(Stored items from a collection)
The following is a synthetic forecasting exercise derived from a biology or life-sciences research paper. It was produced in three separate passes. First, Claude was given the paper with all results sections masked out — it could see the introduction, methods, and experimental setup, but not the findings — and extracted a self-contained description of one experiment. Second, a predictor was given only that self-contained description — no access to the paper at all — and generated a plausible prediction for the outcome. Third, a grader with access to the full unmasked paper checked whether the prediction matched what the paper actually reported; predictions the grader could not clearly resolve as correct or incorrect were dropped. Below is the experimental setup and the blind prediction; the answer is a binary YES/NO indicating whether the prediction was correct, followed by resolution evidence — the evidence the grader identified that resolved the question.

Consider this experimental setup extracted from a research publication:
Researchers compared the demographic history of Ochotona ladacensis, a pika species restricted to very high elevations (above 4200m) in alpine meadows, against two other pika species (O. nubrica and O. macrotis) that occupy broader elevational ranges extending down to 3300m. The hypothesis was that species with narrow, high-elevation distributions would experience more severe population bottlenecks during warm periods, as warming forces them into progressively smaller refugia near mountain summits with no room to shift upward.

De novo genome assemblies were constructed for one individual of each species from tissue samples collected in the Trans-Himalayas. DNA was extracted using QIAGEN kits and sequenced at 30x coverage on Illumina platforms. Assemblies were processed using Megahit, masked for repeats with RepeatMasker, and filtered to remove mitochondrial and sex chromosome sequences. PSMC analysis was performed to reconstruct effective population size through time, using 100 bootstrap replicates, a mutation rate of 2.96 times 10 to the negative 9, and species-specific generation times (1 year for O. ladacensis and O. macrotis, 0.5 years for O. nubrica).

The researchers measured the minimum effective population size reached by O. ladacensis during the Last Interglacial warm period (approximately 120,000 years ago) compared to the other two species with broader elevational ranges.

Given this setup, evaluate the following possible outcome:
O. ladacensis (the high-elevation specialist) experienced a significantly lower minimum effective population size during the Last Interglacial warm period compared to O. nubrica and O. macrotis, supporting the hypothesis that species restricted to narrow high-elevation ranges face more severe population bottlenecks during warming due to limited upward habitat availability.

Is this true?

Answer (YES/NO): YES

WHAT YOU ARE ASKED TO DO:
Where the string "other" appears in a line of the entries, count that line, and state the total alone.

ANSWER BOX:
2